# Work instruction
Write out each record below exactly as it appears, with no pictures.

# Recorded data
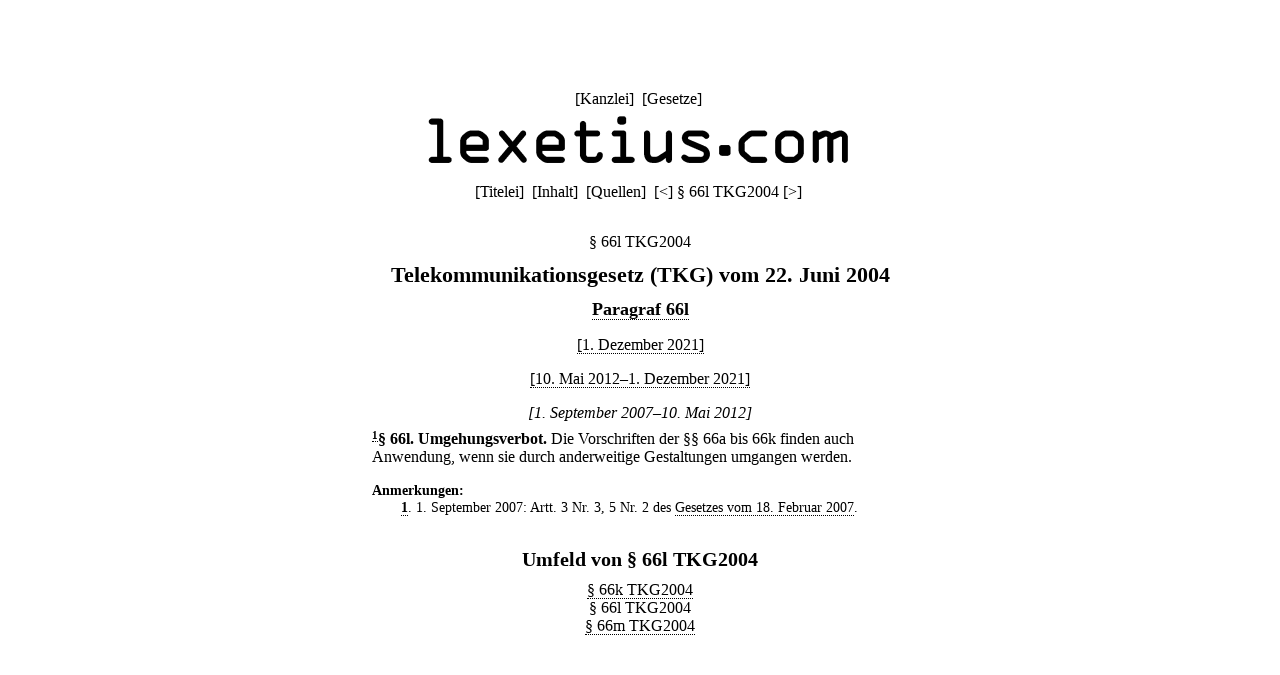

--- FILE ---
content_type: text/html;charset=utf-8
request_url: https://lexetius.com/TKG2004/66l,3
body_size: 1065
content:
<!doctype html>
<html lang="de">
	<head>
		<meta charset="utf-8">
		<meta name="viewport" content="width=device-width, initial-scale=1.0">
		<meta name="robots" content="noodp, noindex, nofollow">
		<title>§ 66l TKG2004</title>
		<meta name="author" content="Rechtsanwalt Dr. Thomas Fuchs, Mannheim">
		<meta name="description" content="Aktueller und historischer Volltext von § 66l TKG2004">
		<meta name="keywords" content="§ 66l TKG2004,Telekommunikationsgesetz">
		
			
				<link rel="stylesheet" type="text/css" href="../../wicket/resource/com.lexetius.BasePageWithAds/BasePageWithAds-ver-B5EEDE2DCADB33464BB6CB892C08FACE.css">
			
		
	
			
			
				<link rel="stylesheet" type="text/css" href="../../wicket/resource/com.lexetius.leges.Leges/Leges-ver-275C6363AAC2EF8F253A0D84B188F0B1.css">
			
		</head>
	<body>
		<header>
			<nav>
				[<a href="/officia">Kanzlei</a>]&nbsp;
				[<a href="/leges">Gesetze</a>]&nbsp;
				<!--[<a href="/iudicia">Entscheidungen</a>]//-->
			</nav>
			<a href="/"><div id="logo"></div></a>
			<div id="abstand"></div>
			<nav>
			<span>[<a href="/TKG2004/Titelei" accesskey="t">Titelei</a>]&nbsp; [<a href="/TKG2004/Inhalt" accesskey="i">Inhalt</a>]&nbsp; [<a href="/TKG2004/Quellen" accesskey="q">Quellen</a>]&nbsp; </span>
			
			<span>[<a title="([Strg]+)[Alt]+[-]" accesskey="-" href="/TKG2004/66k">&lt;</a>]&nbsp;</span><span>§ 66l TKG2004</span>
			<span>[<a title="([Strg]+)[Alt]+[+]" accesskey="+" href="/TKG2004/66m">&gt;</a>]&nbsp;</span>
		</nav>
		</header>
		<article>
			
			<div><h1 class="ohne">§ 66l TKG2004</h1><div class="ueberschrift">Telekommunikationsgesetz (TKG) vom 22. Juni 2004</div><div class="abschnitt">
    <a href="/TKG2004/Inhalt#104">Paragraf 66l</a>
</div><div class="zeitraum">
    <a href="/TKG2004/66l,1">[1. Dezember 2021]</a>
</div><div class="zeitraum">
    <a href="/TKG2004/66l,2">[10. Mai 2012&ndash;1. Dezember 2021]</a>
</div><div class="zeitraum">
    <i>[1. September 2007&ndash;10. Mai 2012]</i>
</div><div class="paragraf">
    <sup><a name="text-sign1"><b><a href="#note-sign1">1</a></b></a></sup><b>&sect; 66l</b><b>.</b> <b>Umgehungsverbot.</b> <span>Die Vorschriften der &sect;&sect; 66a bis 66k finden auch Anwendung, wenn sie durch anderweitige Gestaltungen umgangen werden.</span>
</div><div class="anmerkungen">
    <dl class="klein">
        <dt>Anmerkungen:</dt>
        <dd class="anmerkung">
            <a name="note-sign1"><b><a href="#text-sign1">1</a></b></a>. 1. September 2007: Artt. 3 Nr. 3, 5 Nr. 2 des <a href="/TKG2004/Quellen#G20070218">Gesetzes vom 18. Februar 2007</a>.
        </dd>
    </dl>
</div>
<div class="kasten"><h2>Umfeld von § 66l TKG2004</h2><h3 class="ohne"><a href="/TKG2004/66k">§ 66k TKG2004</a></h3><h3 class="ohne">§ 66l TKG2004</h3><h3 class="ohne"><a href="/TKG2004/66m">§ 66m TKG2004</a></h3></div></div>
		
		</article>
		<footer>
			<nav>
				[<a href="/impressum">Impressum/Datenschutz</a>]
			</nav>
		</footer>
	</body>
</html>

# Answer to the exercise
--- FILE ---
content_type: text/html;charset=utf-8
request_url: https://lexetius.com/TKG2004/66l,3
body_size: 1065
content:
<!doctype html>
<html lang="de">
	<head>
		<meta charset="utf-8">
		<meta name="viewport" content="width=device-width, initial-scale=1.0">
		<meta name="robots" content="noodp, noindex, nofollow">
		<title>§ 66l TKG2004</title>
		<meta name="author" content="Rechtsanwalt Dr. Thomas Fuchs, Mannheim">
		<meta name="description" content="Aktueller und historischer Volltext von § 66l TKG2004">
		<meta name="keywords" content="§ 66l TKG2004,Telekommunikationsgesetz">
		
			
				<link rel="stylesheet" type="text/css" href="../../wicket/resource/com.lexetius.BasePageWithAds/BasePageWithAds-ver-B5EEDE2DCADB33464BB6CB892C08FACE.css">
			
		
	
			
			
				<link rel="stylesheet" type="text/css" href="../../wicket/resource/com.lexetius.leges.Leges/Leges-ver-275C6363AAC2EF8F253A0D84B188F0B1.css">
			
		</head>
	<body>
		<header>
			<nav>
				[<a href="/officia">Kanzlei</a>]&nbsp;
				[<a href="/leges">Gesetze</a>]&nbsp;
				<!--[<a href="/iudicia">Entscheidungen</a>]//-->
			</nav>
			<a href="/"><div id="logo"></div></a>
			<div id="abstand"></div>
			<nav>
			<span>[<a href="/TKG2004/Titelei" accesskey="t">Titelei</a>]&nbsp; [<a href="/TKG2004/Inhalt" accesskey="i">Inhalt</a>]&nbsp; [<a href="/TKG2004/Quellen" accesskey="q">Quellen</a>]&nbsp; </span>
			
			<span>[<a title="([Strg]+)[Alt]+[-]" accesskey="-" href="/TKG2004/66k">&lt;</a>]&nbsp;</span><span>§ 66l TKG2004</span>
			<span>[<a title="([Strg]+)[Alt]+[+]" accesskey="+" href="/TKG2004/66m">&gt;</a>]&nbsp;</span>
		</nav>
		</header>
		<article>
			
			<div><h1 class="ohne">§ 66l TKG2004</h1><div class="ueberschrift">Telekommunikationsgesetz (TKG) vom 22. Juni 2004</div><div class="abschnitt">
    <a href="/TKG2004/Inhalt#104">Paragraf 66l</a>
</div><div class="zeitraum">
    <a href="/TKG2004/66l,1">[1. Dezember 2021]</a>
</div><div class="zeitraum">
    <a href="/TKG2004/66l,2">[10. Mai 2012&ndash;1. Dezember 2021]</a>
</div><div class="zeitraum">
    <i>[1. September 2007&ndash;10. Mai 2012]</i>
</div><div class="paragraf">
    <sup><a name="text-sign1"><b><a href="#note-sign1">1</a></b></a></sup><b>&sect; 66l</b><b>.</b> <b>Umgehungsverbot.</b> <span>Die Vorschriften der &sect;&sect; 66a bis 66k finden auch Anwendung, wenn sie durch anderweitige Gestaltungen umgangen werden.</span>
</div><div class="anmerkungen">
    <dl class="klein">
        <dt>Anmerkungen:</dt>
        <dd class="anmerkung">
            <a name="note-sign1"><b><a href="#text-sign1">1</a></b></a>. 1. September 2007: Artt. 3 Nr. 3, 5 Nr. 2 des <a href="/TKG2004/Quellen#G20070218">Gesetzes vom 18. Februar 2007</a>.
        </dd>
    </dl>
</div>
<div class="kasten"><h2>Umfeld von § 66l TKG2004</h2><h3 class="ohne"><a href="/TKG2004/66k">§ 66k TKG2004</a></h3><h3 class="ohne">§ 66l TKG2004</h3><h3 class="ohne"><a href="/TKG2004/66m">§ 66m TKG2004</a></h3></div></div>
		
		</article>
		<footer>
			<nav>
				[<a href="/impressum">Impressum/Datenschutz</a>]
			</nav>
		</footer>
	</body>
</html>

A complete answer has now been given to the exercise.